Let's walk through your examples:
SQL libraries: Korma is dead, YeSQL is dead, HugSQL is in maintenance mode. The community converged on next.jdbc + HoneySQL. That's not fragmentation - that's exploration followed by selection.
Build tools: Boot had its moment, it's essentially gone. Leiningen is still around but new projects overwhelmingly use deps.edn. That's not fragmentation either - it's a transition, and a remarkably clean one.
Spec vs. Schema vs. Malli is the most interesting case because the convergence is still in progress. Schema is effectively in maintenance mode. Spec has stalled (spec2 never really shipped). Malli is clearly gaining momentum as the community choice for new work, largely because it treats schemas as data — which is very Clojure. But even here, these aren't competing implementations of the same thing the way, say, Javascript build tools are. They have meaningfully different design philosophies, and the community is converging on the one that best fits Clojure's values.

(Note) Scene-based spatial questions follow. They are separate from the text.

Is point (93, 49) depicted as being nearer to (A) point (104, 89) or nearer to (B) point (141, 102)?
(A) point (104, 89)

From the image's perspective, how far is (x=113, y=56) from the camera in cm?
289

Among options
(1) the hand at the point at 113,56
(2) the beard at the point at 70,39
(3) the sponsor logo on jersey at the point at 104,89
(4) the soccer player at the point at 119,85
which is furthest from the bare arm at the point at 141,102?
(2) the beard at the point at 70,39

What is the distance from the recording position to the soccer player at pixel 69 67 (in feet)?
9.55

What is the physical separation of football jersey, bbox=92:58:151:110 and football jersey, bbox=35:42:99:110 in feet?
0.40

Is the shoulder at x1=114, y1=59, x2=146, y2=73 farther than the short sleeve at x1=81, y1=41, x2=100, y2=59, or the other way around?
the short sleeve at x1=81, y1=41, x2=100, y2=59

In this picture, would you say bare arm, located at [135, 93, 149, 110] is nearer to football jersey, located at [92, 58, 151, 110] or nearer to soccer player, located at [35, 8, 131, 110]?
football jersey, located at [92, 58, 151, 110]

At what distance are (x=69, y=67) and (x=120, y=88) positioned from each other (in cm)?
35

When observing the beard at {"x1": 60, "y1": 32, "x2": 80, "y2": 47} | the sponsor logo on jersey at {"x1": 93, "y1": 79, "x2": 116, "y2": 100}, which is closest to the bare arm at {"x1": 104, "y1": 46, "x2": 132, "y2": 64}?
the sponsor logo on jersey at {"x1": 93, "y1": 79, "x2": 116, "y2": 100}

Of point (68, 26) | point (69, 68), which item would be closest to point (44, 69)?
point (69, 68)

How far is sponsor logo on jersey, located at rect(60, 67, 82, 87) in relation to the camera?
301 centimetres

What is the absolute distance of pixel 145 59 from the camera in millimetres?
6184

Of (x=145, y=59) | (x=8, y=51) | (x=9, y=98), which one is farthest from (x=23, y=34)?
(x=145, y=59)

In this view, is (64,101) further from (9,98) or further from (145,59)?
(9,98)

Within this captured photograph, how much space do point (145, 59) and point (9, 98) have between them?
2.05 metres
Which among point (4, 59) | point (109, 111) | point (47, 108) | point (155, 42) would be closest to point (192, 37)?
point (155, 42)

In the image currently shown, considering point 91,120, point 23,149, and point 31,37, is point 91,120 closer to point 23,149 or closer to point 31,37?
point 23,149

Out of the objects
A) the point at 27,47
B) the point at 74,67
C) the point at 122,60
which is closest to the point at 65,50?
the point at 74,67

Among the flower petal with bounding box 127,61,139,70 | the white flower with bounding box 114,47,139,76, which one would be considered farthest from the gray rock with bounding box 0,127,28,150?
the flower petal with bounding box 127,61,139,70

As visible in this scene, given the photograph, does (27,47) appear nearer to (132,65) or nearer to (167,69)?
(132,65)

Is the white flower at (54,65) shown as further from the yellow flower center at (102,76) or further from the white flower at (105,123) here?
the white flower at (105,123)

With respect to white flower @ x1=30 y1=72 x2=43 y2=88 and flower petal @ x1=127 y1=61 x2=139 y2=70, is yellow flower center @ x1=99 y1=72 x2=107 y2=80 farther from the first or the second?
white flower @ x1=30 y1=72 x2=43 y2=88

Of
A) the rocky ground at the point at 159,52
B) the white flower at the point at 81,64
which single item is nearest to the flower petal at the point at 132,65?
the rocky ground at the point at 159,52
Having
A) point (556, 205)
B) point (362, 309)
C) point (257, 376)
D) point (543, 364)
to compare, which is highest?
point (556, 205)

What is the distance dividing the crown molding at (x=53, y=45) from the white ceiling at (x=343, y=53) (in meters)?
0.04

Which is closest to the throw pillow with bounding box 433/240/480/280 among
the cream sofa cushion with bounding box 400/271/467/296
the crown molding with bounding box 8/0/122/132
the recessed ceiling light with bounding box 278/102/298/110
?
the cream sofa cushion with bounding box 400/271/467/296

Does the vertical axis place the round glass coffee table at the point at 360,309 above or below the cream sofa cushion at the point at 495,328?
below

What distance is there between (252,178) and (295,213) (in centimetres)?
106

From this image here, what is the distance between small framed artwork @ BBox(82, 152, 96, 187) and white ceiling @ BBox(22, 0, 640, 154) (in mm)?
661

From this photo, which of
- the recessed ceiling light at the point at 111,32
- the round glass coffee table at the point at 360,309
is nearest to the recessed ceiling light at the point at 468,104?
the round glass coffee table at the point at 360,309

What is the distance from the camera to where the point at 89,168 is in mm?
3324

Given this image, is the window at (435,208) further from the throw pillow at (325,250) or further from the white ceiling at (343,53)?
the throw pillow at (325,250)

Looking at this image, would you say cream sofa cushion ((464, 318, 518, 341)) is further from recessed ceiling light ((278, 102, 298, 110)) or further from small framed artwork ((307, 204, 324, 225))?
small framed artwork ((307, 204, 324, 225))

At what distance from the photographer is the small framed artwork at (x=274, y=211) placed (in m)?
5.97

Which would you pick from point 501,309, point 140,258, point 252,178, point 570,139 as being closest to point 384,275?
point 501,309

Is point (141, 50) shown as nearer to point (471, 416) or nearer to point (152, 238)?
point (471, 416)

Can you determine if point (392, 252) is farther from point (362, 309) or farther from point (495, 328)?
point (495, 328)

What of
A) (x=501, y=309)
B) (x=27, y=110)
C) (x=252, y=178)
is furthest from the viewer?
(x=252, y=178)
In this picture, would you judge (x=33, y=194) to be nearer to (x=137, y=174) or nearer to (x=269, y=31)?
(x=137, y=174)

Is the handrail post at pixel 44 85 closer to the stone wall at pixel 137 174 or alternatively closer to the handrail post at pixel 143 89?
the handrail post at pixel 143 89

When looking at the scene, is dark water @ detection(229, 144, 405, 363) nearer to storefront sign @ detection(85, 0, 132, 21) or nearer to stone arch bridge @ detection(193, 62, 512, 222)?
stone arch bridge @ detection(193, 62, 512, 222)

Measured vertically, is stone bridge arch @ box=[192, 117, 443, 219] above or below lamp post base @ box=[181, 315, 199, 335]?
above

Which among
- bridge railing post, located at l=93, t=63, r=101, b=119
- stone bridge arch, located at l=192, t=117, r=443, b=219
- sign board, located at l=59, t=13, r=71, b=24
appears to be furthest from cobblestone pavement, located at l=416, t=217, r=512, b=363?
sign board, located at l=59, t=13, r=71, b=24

Compare it to JS, where we have Webpack, Vite, esbuild, Parcel, Rollup, Turbopack, and the "winner" changes every 18 months. Or Python's packaging story - pip, pipenv, poetry, conda, PDM, uv - which is still a mess after decades with a vastly larger community. Fragmentation in large ecosystems often doesn't self-correct because there's enough mass to sustain competing approaches indefinitely.
The small community size that you frame as a weakness is actually why the self-correction works. There aren't enough people to sustain five competing SQL libraries, so the best one wins and everyone moves on. The tight community, the shared values around simplicity and data orientation, and the fact that people actually talk to each other - these create selection pressure that larger, more diffuse ecosystems lack.
The productivity gains aren't speculatory - from the most pragmatic angles, I see time and again - they are real and palpable.